SAI (Save Animals Initiative) sanctuary is a trust led by the couple. The sanctuary aims at acquiring forest lands, protecting and reclaiming it. They also rescue, rehabilitate and reintroduce wildlife back in to their natural habitat. While Pamela talks to me about what the Trust does, she opens a back gate to the river bank and you can see a large deep water hole. “In the summer months a herd of 15 elephants come here for a swim. They are thankfully comfortable with my presence and let me photograph them”, says Pamela. Right behind the house, a herd of elephants taking a dip in the river… not sentences you hear people often say.

We go for a drive in the Safari Storme 4×4 around the property where the SUV’s 4-Low is brought in to action. The trails inside start off as simple mud tracks but as we go deeper, the Storme’s high ground clearance and surge of torque in 4WD-low is ample to crawl over the small rocks we encounter. The route gets rocky and leads in to the river that we saw flowing in front of the house. The brilliant second storey seating position makes it easy to gauge the treacherous terrain so I don’t need anyone to spot for me. The river is shallow enough to cross if we can avoid stopping midway as the loose gravel bed would otherwise grab hold of the tyres. The Safari’s ground clearance and momentum takes us easily to the other side, a comfortable second gear crawl through a foot and a half of water. I remember Pamela warning me to get gum boots when we spoke over the phone. They weren’t for the river. The water is so clean there, you can walk barefoot. But as you cross it, the abundant leeches in the forest will find you. As we found out, despite the boots, a few of them had supper on our feet. We joked about giving back to nature on our way to the other side of the sanctuary.

Since the sanctuary allows wildlife to thrive without the threat of poachers and illegal loggers and keeps human interaction to a minimum, the number of species visiting the sanctuary has increased over the years. What happened in the past is that the balance of the food chain was skewed. Slowly even predators started coming to the sanctuary. Camera traps show a leopard strolling in this area and even a pack of dholes, the Indian wild dog, known for their wolf-like pack attack instincts. They restore the balance in the ecosystem. Even the magnificent sambar deer thrive in this sanctuary. Pamela shared a story of another day, when she saw one with its antlers at full growth. Butterflies, birds, reptiles; all find sanctuary in a thriving rainforest.

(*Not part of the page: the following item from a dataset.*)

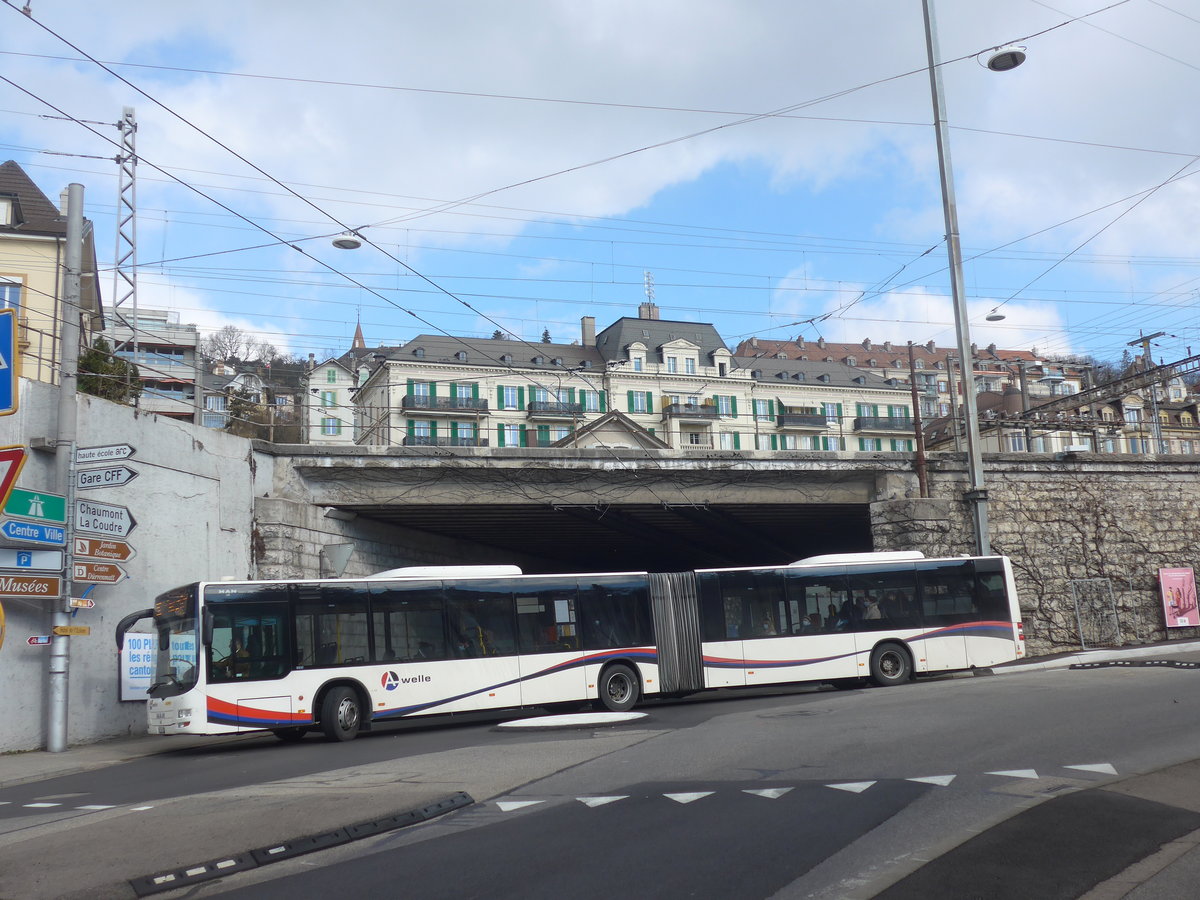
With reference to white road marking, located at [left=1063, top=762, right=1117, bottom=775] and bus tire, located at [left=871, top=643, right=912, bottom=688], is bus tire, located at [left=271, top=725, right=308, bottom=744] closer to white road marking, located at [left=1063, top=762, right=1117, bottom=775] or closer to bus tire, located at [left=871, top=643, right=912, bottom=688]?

Pamela was born in New Jersey, met her Indian husband in the US and stayed in the rainforests of Hawaii before the couple discovered this part of the country. It was almost a call for help than anything else, and the couple moved here. The sanctuary is 26 years old now and with the help of a small group of locals, she maintains the sanctuary and increases awareness on the importance of the forest to the welfare of the surrounding areas.

The sanctuary has cottages for eco-tourists too. You can come here and spend a few days away from civilization, bask in nature, watch some majestic animals in their natural habitat and just explore the hidden adventurer in you. It certainly is a life worth living.

Pamela is literally living a reclaimed life, giving back to the land that offers us so much. That is what we had set out to do with the Safari. And this place, driving through the forest, crossing the rivers, listening to the bird calls, the sounds of the forest, seeing the wildlife thrive; all with the the rugged 4X4 Safari, will help you rejuvenate and reclaim your life.